Florence Knoll(フローレンス・ノール)の代表作といえば、ノール・プランニング・ユニットではないだろうか。モダンデザインの家具をオフィスに導入するこの新スタイルは、まさに“建築と家具の融合”であった。「インターナショナルスタイルの建築に、モダンな空間を」というポリシーのもと、アメリカの第41代副大統領Nelson Aldrich Rockefeller(ネルソン・ロックフェラー)のオフィスや『Look Magazine』の本社オフィス等を手がけ、次々に成功を収めた。「聡明なインテリア・プランとは、単に家具でスペースを埋めるという以上のものであり、それは生活の根本を刺激し、習慣を変えてしまうものなのである」という彼女の名言は、ノール・プランニング・ユニットの概念そのものを指し示すのではないだろうか?

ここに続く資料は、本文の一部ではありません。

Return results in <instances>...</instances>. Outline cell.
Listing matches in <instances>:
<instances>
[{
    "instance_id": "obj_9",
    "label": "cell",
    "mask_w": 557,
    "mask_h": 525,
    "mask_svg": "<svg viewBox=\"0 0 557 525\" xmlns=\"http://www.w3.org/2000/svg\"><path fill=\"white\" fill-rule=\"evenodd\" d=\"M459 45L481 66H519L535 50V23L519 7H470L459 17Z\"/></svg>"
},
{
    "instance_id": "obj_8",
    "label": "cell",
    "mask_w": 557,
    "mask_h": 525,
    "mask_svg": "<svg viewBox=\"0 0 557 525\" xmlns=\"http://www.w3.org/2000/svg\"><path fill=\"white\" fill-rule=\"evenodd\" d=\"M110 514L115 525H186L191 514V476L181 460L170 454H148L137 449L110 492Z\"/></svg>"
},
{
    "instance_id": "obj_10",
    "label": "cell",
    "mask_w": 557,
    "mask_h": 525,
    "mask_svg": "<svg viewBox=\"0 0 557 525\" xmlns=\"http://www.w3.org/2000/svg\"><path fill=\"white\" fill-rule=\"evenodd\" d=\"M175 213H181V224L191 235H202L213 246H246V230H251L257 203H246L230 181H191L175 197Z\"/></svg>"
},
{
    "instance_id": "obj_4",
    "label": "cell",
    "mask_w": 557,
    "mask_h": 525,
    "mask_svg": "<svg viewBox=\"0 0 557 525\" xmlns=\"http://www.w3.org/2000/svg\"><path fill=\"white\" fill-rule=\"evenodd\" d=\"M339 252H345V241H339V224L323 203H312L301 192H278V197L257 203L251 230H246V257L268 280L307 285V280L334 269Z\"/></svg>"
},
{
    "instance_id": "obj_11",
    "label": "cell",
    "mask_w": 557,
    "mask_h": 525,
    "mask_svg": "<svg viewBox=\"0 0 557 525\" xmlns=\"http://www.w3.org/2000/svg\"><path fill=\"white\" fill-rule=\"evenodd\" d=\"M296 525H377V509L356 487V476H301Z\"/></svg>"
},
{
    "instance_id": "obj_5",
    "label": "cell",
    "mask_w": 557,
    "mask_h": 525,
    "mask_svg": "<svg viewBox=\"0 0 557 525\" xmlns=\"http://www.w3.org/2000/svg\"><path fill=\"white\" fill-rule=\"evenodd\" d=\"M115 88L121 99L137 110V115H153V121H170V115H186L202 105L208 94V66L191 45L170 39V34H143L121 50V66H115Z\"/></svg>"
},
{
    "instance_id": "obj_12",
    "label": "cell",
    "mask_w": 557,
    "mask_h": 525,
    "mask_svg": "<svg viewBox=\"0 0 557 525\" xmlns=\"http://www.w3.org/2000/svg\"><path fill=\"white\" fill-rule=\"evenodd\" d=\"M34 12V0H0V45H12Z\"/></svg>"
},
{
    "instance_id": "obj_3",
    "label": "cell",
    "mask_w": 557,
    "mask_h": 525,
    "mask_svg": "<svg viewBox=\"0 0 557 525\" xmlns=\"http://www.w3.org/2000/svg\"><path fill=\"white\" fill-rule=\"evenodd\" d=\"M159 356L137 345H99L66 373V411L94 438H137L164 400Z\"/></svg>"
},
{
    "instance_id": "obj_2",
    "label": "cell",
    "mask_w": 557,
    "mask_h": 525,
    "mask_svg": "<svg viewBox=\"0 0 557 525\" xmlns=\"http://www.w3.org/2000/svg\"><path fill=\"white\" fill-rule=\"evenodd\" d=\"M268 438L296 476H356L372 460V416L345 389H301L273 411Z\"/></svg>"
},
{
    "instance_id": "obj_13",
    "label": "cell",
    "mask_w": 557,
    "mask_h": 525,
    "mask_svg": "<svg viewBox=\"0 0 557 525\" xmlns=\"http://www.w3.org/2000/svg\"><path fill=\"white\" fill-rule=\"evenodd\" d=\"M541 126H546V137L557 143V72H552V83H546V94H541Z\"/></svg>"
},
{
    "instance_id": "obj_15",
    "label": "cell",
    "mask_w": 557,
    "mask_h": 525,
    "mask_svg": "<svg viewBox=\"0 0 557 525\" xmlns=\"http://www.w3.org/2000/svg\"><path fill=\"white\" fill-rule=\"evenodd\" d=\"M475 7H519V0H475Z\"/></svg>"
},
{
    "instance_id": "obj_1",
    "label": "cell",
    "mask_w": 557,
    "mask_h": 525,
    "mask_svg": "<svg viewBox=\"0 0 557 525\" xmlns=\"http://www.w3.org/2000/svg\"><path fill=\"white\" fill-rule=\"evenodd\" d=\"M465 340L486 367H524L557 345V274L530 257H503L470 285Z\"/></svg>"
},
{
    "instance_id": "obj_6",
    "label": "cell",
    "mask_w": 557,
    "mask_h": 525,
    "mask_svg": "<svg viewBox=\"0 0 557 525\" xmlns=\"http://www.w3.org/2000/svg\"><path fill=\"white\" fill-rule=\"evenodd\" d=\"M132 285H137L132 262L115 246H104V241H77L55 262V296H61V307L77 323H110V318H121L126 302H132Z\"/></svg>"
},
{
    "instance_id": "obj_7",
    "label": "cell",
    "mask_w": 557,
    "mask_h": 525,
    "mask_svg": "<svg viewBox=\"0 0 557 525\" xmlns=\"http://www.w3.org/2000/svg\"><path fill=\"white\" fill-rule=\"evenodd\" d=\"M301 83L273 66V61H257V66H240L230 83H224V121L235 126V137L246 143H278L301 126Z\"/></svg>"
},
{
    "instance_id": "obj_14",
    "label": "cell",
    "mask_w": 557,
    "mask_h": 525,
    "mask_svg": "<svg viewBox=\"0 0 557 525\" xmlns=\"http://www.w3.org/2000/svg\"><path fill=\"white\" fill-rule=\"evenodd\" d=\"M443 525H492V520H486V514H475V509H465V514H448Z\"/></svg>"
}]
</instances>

Knoll(ノール)社全盛の最中、1955年に夫Hans Knoll(ハンス・ノール)は事故死。Florence Knoll(フローレンス・ノール)は後にKnoll(ノール)社の社長の7年間就任した。1968年には同社を退くが、現在もなお、彼女はアメリカ・フロリダ州で独自にデザイン活動を続けているという。
フェミニンでエレガントな美しいデザインに、建築の要素を上手く取り入れた画期的な設計。単なる“デザイナー”の域を超えた彼女の多彩な活動は、決して止まることを知らない。